● AIM OF THE EXERCISE: Exactly repeat the material, dropping only the pictures.

--- BEGIN RECORDS FOR THIS EXERCISE ---

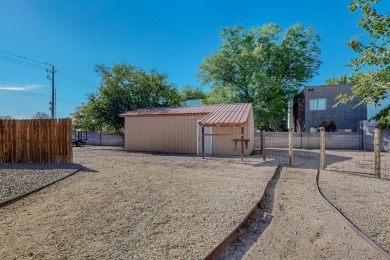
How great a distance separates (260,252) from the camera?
9.67 feet

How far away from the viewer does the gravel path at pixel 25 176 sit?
17.3ft

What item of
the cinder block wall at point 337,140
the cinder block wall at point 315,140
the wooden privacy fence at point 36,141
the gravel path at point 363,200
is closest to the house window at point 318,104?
the cinder block wall at point 315,140

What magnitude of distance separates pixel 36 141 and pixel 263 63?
22271mm

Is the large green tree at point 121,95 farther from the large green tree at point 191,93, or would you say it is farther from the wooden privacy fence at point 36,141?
the large green tree at point 191,93

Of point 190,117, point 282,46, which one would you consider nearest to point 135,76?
point 190,117

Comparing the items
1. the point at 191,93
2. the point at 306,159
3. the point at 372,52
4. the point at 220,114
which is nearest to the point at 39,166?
the point at 220,114

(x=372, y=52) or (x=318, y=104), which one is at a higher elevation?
(x=318, y=104)

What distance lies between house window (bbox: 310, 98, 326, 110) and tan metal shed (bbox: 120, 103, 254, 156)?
10.4m

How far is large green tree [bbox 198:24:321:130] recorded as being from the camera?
959 inches

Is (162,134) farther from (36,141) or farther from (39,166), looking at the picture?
(39,166)

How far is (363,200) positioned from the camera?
4.96 metres

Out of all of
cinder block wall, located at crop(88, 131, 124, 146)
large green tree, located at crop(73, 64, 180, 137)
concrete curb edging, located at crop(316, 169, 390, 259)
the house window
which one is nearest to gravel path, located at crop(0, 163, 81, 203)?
concrete curb edging, located at crop(316, 169, 390, 259)

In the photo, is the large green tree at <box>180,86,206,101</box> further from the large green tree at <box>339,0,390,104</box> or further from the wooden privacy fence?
the large green tree at <box>339,0,390,104</box>

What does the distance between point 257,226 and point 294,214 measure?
3.00 ft
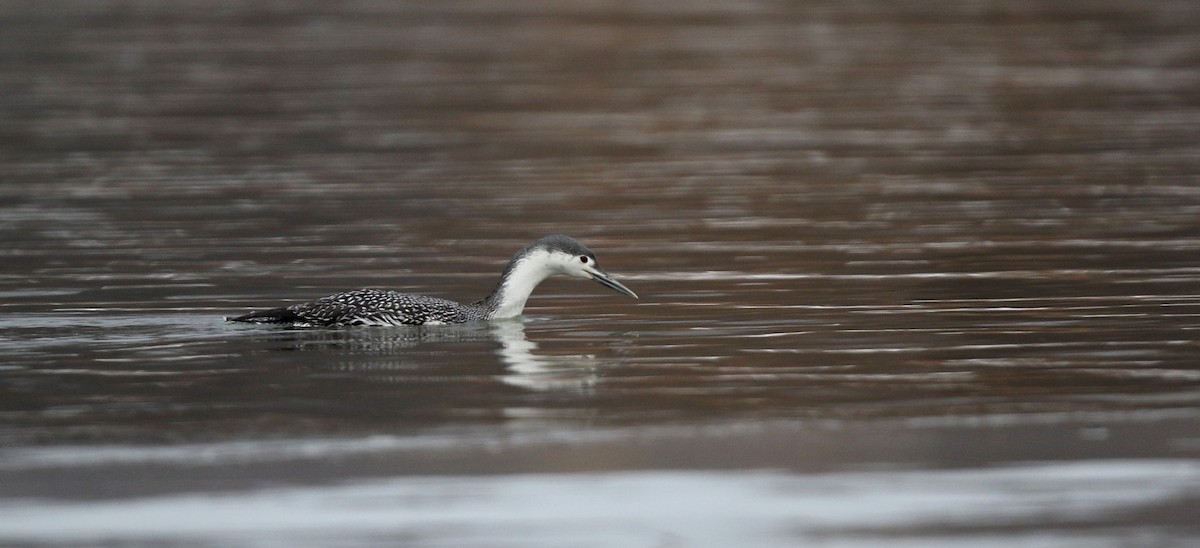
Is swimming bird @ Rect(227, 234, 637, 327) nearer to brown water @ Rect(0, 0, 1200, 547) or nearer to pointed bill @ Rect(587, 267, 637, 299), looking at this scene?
pointed bill @ Rect(587, 267, 637, 299)

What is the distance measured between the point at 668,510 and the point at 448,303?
5156 mm

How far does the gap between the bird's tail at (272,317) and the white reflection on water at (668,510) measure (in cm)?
426

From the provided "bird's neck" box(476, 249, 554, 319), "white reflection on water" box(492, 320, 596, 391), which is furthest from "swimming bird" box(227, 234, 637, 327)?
"white reflection on water" box(492, 320, 596, 391)

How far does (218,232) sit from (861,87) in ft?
45.9

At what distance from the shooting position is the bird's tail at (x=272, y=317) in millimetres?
12789

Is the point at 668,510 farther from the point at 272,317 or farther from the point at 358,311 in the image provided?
the point at 272,317

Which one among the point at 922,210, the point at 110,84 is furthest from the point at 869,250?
the point at 110,84

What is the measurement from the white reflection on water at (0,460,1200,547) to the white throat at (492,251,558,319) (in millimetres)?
4509

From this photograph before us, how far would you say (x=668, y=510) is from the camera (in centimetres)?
820

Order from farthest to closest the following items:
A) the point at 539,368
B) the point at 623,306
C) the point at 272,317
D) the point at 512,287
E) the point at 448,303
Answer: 1. the point at 623,306
2. the point at 512,287
3. the point at 448,303
4. the point at 272,317
5. the point at 539,368

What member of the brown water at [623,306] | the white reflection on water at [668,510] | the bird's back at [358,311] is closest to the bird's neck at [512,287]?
the brown water at [623,306]

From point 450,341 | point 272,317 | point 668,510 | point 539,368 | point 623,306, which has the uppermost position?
point 623,306

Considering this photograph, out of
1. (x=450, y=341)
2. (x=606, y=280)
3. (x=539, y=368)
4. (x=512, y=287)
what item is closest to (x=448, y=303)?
(x=512, y=287)

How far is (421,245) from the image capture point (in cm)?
1694
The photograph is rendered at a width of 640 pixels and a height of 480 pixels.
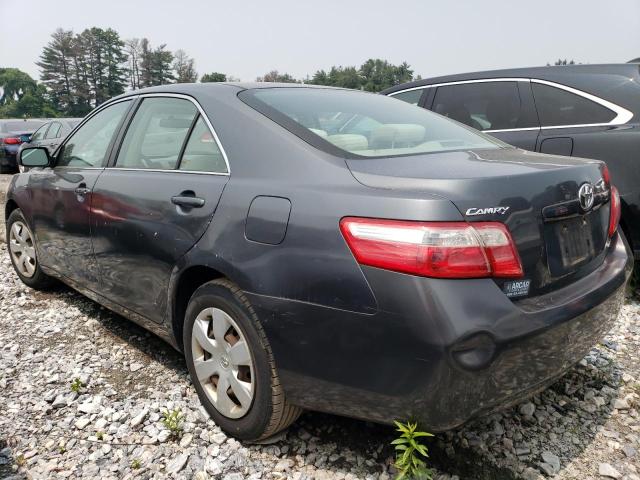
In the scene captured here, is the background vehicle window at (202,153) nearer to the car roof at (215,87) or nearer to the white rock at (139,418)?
the car roof at (215,87)

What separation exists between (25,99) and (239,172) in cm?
10906

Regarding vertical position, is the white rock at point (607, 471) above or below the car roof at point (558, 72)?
below

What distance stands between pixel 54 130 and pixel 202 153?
489 inches

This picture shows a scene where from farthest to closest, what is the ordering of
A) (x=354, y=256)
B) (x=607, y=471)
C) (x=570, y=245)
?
(x=607, y=471)
(x=570, y=245)
(x=354, y=256)

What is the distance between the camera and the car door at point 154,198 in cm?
235

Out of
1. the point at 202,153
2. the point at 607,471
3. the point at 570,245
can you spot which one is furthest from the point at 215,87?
the point at 607,471

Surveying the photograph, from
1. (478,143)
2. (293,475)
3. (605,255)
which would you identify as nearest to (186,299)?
(293,475)

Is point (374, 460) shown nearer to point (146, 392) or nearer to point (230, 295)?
point (230, 295)

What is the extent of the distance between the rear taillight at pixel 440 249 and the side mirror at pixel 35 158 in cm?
295

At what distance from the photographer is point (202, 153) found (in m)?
2.46

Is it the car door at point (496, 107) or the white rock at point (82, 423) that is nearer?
the white rock at point (82, 423)

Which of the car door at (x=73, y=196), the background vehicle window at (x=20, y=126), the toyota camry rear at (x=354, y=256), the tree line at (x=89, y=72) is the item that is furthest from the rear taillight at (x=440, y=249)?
the tree line at (x=89, y=72)

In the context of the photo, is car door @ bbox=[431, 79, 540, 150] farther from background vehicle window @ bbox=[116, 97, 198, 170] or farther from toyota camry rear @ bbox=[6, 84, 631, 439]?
background vehicle window @ bbox=[116, 97, 198, 170]

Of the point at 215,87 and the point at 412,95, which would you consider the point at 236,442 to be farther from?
the point at 412,95
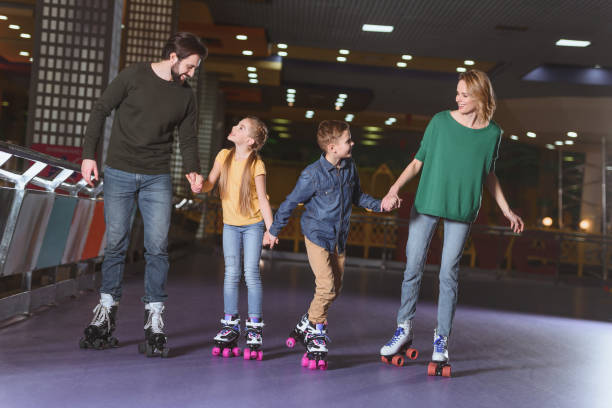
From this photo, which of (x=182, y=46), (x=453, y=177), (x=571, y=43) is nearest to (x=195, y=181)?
(x=182, y=46)

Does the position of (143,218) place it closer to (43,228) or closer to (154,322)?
(154,322)

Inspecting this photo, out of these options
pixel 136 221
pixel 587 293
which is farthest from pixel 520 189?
Answer: pixel 136 221

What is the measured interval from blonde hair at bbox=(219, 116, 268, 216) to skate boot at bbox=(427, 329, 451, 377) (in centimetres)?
114

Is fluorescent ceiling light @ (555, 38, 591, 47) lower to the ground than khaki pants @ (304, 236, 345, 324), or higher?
higher

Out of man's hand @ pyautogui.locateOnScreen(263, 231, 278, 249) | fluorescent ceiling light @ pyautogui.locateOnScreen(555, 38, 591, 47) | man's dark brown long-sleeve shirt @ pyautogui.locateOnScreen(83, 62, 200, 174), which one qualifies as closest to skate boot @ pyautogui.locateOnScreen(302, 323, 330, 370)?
man's hand @ pyautogui.locateOnScreen(263, 231, 278, 249)

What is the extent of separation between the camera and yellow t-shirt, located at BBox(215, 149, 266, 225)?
327 cm

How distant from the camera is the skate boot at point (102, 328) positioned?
310 centimetres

--- END RECORDS FOR THIS EXERCISE ---

● FINAL RESULT:
How great a distance separates (260,252) from the camera?
9.67 feet

How far away from the viewer does the gravel path at pixel 25 176 sit?
17.3ft

What item of
the cinder block wall at point 337,140
the cinder block wall at point 315,140
the wooden privacy fence at point 36,141
the gravel path at point 363,200
is closest to the house window at point 318,104?
the cinder block wall at point 315,140

What magnitude of distance separates pixel 36 141 and pixel 263 63?
22271mm

Is the large green tree at point 121,95 farther from the large green tree at point 191,93, or would you say it is farther from the wooden privacy fence at point 36,141?
the large green tree at point 191,93

Of point 190,117, point 282,46, which one would you consider nearest to point 135,76?
point 190,117

Comparing the items
1. the point at 191,93
2. the point at 306,159
3. the point at 372,52
4. the point at 220,114
which is nearest to the point at 39,166?
the point at 220,114

(x=372, y=52) or (x=318, y=104), which one is at a higher elevation?
(x=318, y=104)

What distance lies between house window (bbox: 310, 98, 326, 110) and tan metal shed (bbox: 120, 103, 254, 156)?
10.4m

How far is large green tree [bbox 198:24:321:130] recorded as being from the camera?
959 inches

Is (162,134) farther from (36,141) or farther from (39,166), looking at the picture?
(39,166)

How far is (363,200) positioned from the camera?
4.96 metres

Out of all of
cinder block wall, located at crop(88, 131, 124, 146)
large green tree, located at crop(73, 64, 180, 137)
concrete curb edging, located at crop(316, 169, 390, 259)
the house window
which one is nearest to gravel path, located at crop(0, 163, 81, 203)?
concrete curb edging, located at crop(316, 169, 390, 259)

In the photo, is the large green tree at <box>180,86,206,101</box> further from the large green tree at <box>339,0,390,104</box> or further from the wooden privacy fence?
the large green tree at <box>339,0,390,104</box>

What does the distance between point 257,226 and point 294,214 measure?
3.00 ft
Is swimming bird @ Rect(227, 234, 637, 327) nearer to brown water @ Rect(0, 0, 1200, 547) or nearer to pointed bill @ Rect(587, 267, 637, 299), looking at this scene?
pointed bill @ Rect(587, 267, 637, 299)

What is the distance measured between the point at 668,510 and the point at 448,303?
5156 mm

How far does the gap between the bird's tail at (272,317) and the white reflection on water at (668,510) measure (in cm)?
426

From the provided "bird's neck" box(476, 249, 554, 319), "white reflection on water" box(492, 320, 596, 391), which is furthest from "swimming bird" box(227, 234, 637, 327)?
"white reflection on water" box(492, 320, 596, 391)

How far does (218,232) sit from (861,87) in ft?
45.9

At what distance from the shooting position is the bird's tail at (x=272, y=317) in millimetres?
12789

Is the point at 668,510 farther from the point at 272,317 or farther from the point at 358,311 in the image provided?
the point at 272,317

Which one among the point at 922,210, the point at 110,84 is furthest from the point at 869,250?
the point at 110,84

What is the measurement from the white reflection on water at (0,460,1200,547) to the white throat at (492,251,558,319) (in millimetres)?
4509

From this photograph before us, how far would you say (x=668, y=510) is from the camera (in centimetres)?
820

Order from farthest to closest the following items:
A) the point at 539,368
B) the point at 623,306
C) the point at 272,317
D) the point at 512,287
E) the point at 448,303
Answer: 1. the point at 623,306
2. the point at 512,287
3. the point at 448,303
4. the point at 272,317
5. the point at 539,368

What member of the brown water at [623,306] | the white reflection on water at [668,510] | the bird's back at [358,311] is closest to the bird's neck at [512,287]?
the brown water at [623,306]

From point 450,341 | point 272,317 | point 668,510 | point 539,368 | point 623,306, which has the uppermost position?
point 623,306

Considering this photograph, out of
1. (x=450, y=341)
2. (x=606, y=280)
3. (x=539, y=368)
4. (x=512, y=287)
what item is closest to (x=448, y=303)?
(x=512, y=287)

How far is (421,245) from the image capture point (in cm)?
1694
The photograph is rendered at a width of 640 pixels and a height of 480 pixels.
In the scene captured here, is the background vehicle window at (202,153) nearer to the car roof at (215,87) or nearer to the white rock at (139,418)?
the car roof at (215,87)

What separation exists between (25,99) and (239,172) in cm?
10906

Regarding vertical position, is the white rock at point (607, 471) above or below the car roof at point (558, 72)?
below

What distance stands between pixel 54 130 and pixel 202 153?
489 inches

This picture shows a scene where from farthest to closest, what is the ordering of
A) (x=354, y=256)
B) (x=607, y=471)
C) (x=570, y=245)
?
(x=607, y=471)
(x=570, y=245)
(x=354, y=256)

What is the distance between the camera and the car door at point 154,198 in cm?
235

Out of
1. the point at 202,153
2. the point at 607,471
3. the point at 570,245
can you spot which one is furthest from the point at 215,87?
the point at 607,471

Surveying the photograph, from
1. (478,143)
2. (293,475)
3. (605,255)
which would you identify as nearest to (186,299)?
(293,475)

Is point (374, 460) shown nearer to point (146, 392) or nearer to point (230, 295)?
point (230, 295)

What is the extent of the distance between the rear taillight at pixel 440 249 and the side mirror at pixel 35 158 in cm?
295

At what distance from the photographer is point (202, 153) found (in m)?
2.46

Is it the car door at point (496, 107) or the white rock at point (82, 423) that is nearer?
the white rock at point (82, 423)

Which of the car door at (x=73, y=196), the background vehicle window at (x=20, y=126), the toyota camry rear at (x=354, y=256), the tree line at (x=89, y=72) is the item that is furthest from the rear taillight at (x=440, y=249)?
the tree line at (x=89, y=72)

In the context of the photo, is car door @ bbox=[431, 79, 540, 150] farther from background vehicle window @ bbox=[116, 97, 198, 170] or farther from toyota camry rear @ bbox=[6, 84, 631, 439]?
background vehicle window @ bbox=[116, 97, 198, 170]

Of the point at 215,87 and the point at 412,95, which would you consider the point at 236,442 to be farther from?
the point at 412,95
From this photo, which of (x=182, y=46), (x=453, y=177), (x=571, y=43) is nearest to (x=195, y=181)?
(x=182, y=46)

Does the position of (143,218) place it closer to (43,228) or closer to (154,322)?
(154,322)

Inspecting this photo, out of these options
pixel 136 221
pixel 587 293
which is farthest from pixel 520 189?
Answer: pixel 136 221

What is the measured interval from blonde hair at bbox=(219, 116, 268, 216) to skate boot at bbox=(427, 329, 451, 377) (in centimetres)?
114

Is fluorescent ceiling light @ (555, 38, 591, 47) lower to the ground than khaki pants @ (304, 236, 345, 324), or higher?
higher

Out of man's hand @ pyautogui.locateOnScreen(263, 231, 278, 249) | fluorescent ceiling light @ pyautogui.locateOnScreen(555, 38, 591, 47) | man's dark brown long-sleeve shirt @ pyautogui.locateOnScreen(83, 62, 200, 174), which one qualifies as closest to skate boot @ pyautogui.locateOnScreen(302, 323, 330, 370)?
man's hand @ pyautogui.locateOnScreen(263, 231, 278, 249)

What is the extent of separation between the camera and yellow t-shirt, located at BBox(215, 149, 266, 225)?
327 cm

How distant from the camera is the skate boot at point (102, 328) positioned?
310 centimetres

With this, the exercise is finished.